Post 1: Fighting for Asylum Seekers and Migrants

I became interested in working for American Gateways after I spoke with an attorney who was presenting a Know Your Rights session to individuals from the undocumented community and allies. Growing up surrounded by those who are struggling with matters of documentation and citizenship status, I wanted to gather the tools and knowledge in helping my family and friends. I understood that the only way to do so was by educating myself on the issue of immigration and the laws that might be preventing my family from prospering in the United States. 

After expressing my desire to work alongside the staff and attorneys, immediately American Gateways welcomed me with open arms and allowed me to come on board as an intern. My first weeks on call where filled with both anger and frustration as I saw with my own two eyes the struggles that asylum seekers and migrants experience while crossing the border. I was lucky enough to be given a variety of tasks that approached our organization’s mission in a variety of ways. I was able to translate powerful personal statements, to visiting the detention center where migrant families are being separated and held under ICE custody. I was not ready for the overwhelming sensations that filled me the times I visited these centers. Seeing these families separated from their children and significant others made me realize how privileged my family’s immigrant experience was, in comparison to those who are currently under custody. Even though my feelings while at the center were mixed with anger and sadness, I was also able to have heartwarming conversations and even shared some laughs with these children and women. 

I expressed my interest of one day becoming an immigration lawyer, and American Gateways gave me the opportunity to attend court and experience first-hand the intensity of an asylum-seeking hearing, as well as the process an attorney takes in representing their case and clients. In comparison to the migrants who were at the detention centers, these individuals were filled with hope as they reached for freedom. This opportunity made me realize how much I enjoyed being present in the court, and the overwhelming sense of responsibility it brought me. The attorney who I was shadowing even allowed me to do “intake” and other important paperwork in getting the case set up. Thus, allowing me to see the “behind the scenes” work that lawyers are doing. 

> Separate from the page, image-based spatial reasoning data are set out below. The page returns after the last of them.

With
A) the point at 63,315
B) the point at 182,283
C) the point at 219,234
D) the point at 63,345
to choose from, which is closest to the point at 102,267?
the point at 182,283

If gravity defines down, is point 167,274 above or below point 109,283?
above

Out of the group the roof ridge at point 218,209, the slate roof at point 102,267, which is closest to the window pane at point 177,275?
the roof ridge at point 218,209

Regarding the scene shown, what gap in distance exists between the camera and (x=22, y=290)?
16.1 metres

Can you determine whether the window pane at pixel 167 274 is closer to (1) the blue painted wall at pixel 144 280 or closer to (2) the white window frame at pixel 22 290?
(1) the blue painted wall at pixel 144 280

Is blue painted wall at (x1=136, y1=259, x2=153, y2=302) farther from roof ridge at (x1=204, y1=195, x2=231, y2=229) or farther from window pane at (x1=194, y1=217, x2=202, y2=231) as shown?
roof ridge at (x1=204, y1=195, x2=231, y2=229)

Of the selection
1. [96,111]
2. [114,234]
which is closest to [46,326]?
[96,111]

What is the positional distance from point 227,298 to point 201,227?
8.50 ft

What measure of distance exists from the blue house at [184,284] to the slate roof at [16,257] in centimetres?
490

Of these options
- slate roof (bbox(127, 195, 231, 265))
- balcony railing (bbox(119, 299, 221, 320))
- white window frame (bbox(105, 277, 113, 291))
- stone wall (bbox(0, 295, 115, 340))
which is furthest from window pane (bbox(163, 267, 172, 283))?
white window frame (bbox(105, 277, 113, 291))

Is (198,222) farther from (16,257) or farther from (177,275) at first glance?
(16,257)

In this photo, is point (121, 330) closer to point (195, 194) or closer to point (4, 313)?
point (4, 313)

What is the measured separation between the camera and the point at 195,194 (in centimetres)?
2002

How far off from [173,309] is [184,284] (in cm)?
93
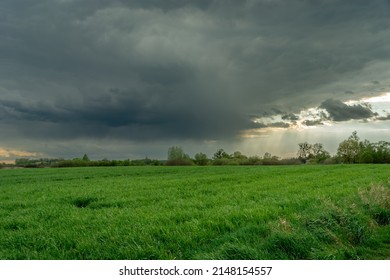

Currently, my city of San Antonio has been a destination point for many migrants and asylum seekers because we are close to the many detention centers and the national border. San Antonio receives about 200-300 individuals on the daily,  who are in desperate need of flight tickets to their final destination, meals, clothing, shelter, and even medical assistance. Which is my the City of San Antonio set up a center where we are providing the aid these individuals need American Gateways saw this as an opportunity to provide these migrants with an overview of their rights and important court hearing and ICE dates. After much consideration, the staff placed me as the one responsible to recruit and train individuals in order to go help out in the center. I enjoy this project because I have complete autonomy of my tasks and responsibilities. At times, I am the only one making sure that all 200 individuals receive training of their rights. Beyond this, I am able to come face-to-face with the people I’m helping, instead of looking through a screen or doing paperwork. All while having the ability to occasionally help these people out with meals or any other service they might need.  

My time at American Gateways has been a mixture of feelings. At times, I notice myself becoming tired and stressed, but I remind myself to take a moment and step back. I am only one person who can do so much. I remind myself that even if I am just meeting with one person, I am still changing their life for the better. And that’s what keeps me going every day.